Dataset entries:
****************************************

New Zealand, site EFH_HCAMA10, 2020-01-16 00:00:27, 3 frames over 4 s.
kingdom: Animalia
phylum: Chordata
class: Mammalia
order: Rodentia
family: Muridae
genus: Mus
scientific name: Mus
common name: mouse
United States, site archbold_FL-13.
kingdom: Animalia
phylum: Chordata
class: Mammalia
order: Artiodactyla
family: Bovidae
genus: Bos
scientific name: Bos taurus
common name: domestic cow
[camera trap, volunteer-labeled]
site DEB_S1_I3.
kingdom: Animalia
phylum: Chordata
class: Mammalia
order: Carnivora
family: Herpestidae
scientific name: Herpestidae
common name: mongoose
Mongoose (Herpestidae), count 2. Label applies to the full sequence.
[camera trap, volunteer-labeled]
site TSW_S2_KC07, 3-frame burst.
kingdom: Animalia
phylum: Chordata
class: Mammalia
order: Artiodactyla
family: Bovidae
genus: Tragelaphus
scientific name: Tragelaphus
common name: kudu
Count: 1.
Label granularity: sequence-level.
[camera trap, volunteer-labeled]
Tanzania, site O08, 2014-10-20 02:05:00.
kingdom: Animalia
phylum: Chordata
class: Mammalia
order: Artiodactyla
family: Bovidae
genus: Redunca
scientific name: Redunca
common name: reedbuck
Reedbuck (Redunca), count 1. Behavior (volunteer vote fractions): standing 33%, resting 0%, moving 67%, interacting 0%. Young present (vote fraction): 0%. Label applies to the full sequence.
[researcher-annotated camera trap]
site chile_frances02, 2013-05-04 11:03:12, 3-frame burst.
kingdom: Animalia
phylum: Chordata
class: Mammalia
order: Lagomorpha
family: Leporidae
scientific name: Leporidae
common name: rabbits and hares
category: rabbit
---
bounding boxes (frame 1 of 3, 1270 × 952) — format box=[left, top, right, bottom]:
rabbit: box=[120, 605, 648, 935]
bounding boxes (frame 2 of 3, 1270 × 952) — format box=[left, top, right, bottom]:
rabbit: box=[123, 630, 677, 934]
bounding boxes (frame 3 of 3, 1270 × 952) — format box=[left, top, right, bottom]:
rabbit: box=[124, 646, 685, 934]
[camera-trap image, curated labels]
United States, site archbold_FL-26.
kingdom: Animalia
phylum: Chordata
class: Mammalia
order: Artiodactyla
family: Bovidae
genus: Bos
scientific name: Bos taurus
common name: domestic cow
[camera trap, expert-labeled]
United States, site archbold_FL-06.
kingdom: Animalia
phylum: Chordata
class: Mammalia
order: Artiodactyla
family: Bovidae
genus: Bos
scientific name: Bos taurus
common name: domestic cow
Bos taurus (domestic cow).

****************************************

Task details: All of the records above are to be printed again exactly as they appear.

Answer to this exercise:
New Zealand, site EFH_HCAMA10, 2020-01-16 00:00:27, 3 frames over 4 s.
kingdom: Animalia
phylum: Chordata
class: Mammalia
order: Rodentia
family: Muridae
genus: Mus
scientific name: Mus
common name: mouse
United States, site archbold_FL-13.
kingdom: Animalia
phylum: Chordata
class: Mammalia
order: Artiodactyla
family: Bovidae
genus: Bos
scientific name: Bos taurus
common name: domestic cow
[camera trap, volunteer-labeled]
site DEB_S1_I3.
kingdom: Animalia
phylum: Chordata
class: Mammalia
order: Carnivora
family: Herpestidae
scientific name: Herpestidae
common name: mongoose
Mongoose (Herpestidae), count 2. Label applies to the full sequence.
[camera trap, volunteer-labeled]
site TSW_S2_KC07, 3-frame burst.
kingdom: Animalia
phylum: Chordata
class: Mammalia
order: Artiodactyla
family: Bovidae
genus: Tragelaphus
scientific name: Tragelaphus
common name: kudu
Count: 1.
Label granularity: sequence-level.
[camera trap, volunteer-labeled]
Tanzania, site O08, 2014-10-20 02:05:00.
kingdom: Animalia
phylum: Chordata
class: Mammalia
order: Artiodactyla
family: Bovidae
genus: Redunca
scientific name: Redunca
common name: reedbuck
Reedbuck (Redunca), count 1. Behavior (volunteer vote fractions): standing 33%, resting 0%, moving 67%, interacting 0%. Young present (vote fraction): 0%. Label applies to the full sequence.
[researcher-annotated camera trap]
site chile_frances02, 2013-05-04 11:03:12, 3-frame burst.
kingdom: Animalia
phylum: Chordata
class: Mammalia
order: Lagomorpha
family: Leporidae
scientific name: Leporidae
common name: rabbits and hares
category: rabbit
---
bounding boxes (frame 1 of 3, 1270 × 952) — format box=[left, top, right, bottom]:
rabbit: box=[120, 605, 648, 935]
bounding boxes (frame 2 of 3, 1270 × 952) — format box=[left, top, right, bottom]:
rabbit: box=[123, 630, 677, 934]
bounding boxes (frame 3 of 3, 1270 × 952) — format box=[left, top, right, bottom]:
rabbit: box=[124, 646, 685, 934]
[camera-trap image, curated labels]
United States, site archbold_FL-26.
kingdom: Animalia
phylum: Chordata
class: Mammalia
order: Artiodactyla
family: Bovidae
genus: Bos
scientific name: Bos taurus
common name: domestic cow
[camera trap, expert-labeled]
United States, site archbold_FL-06.
kingdom: Animalia
phylum: Chordata
class: Mammalia
order: Artiodactyla
family: Bovidae
genus: Bos
scientific name: Bos taurus
common name: domestic cow
Bos taurus (domestic cow).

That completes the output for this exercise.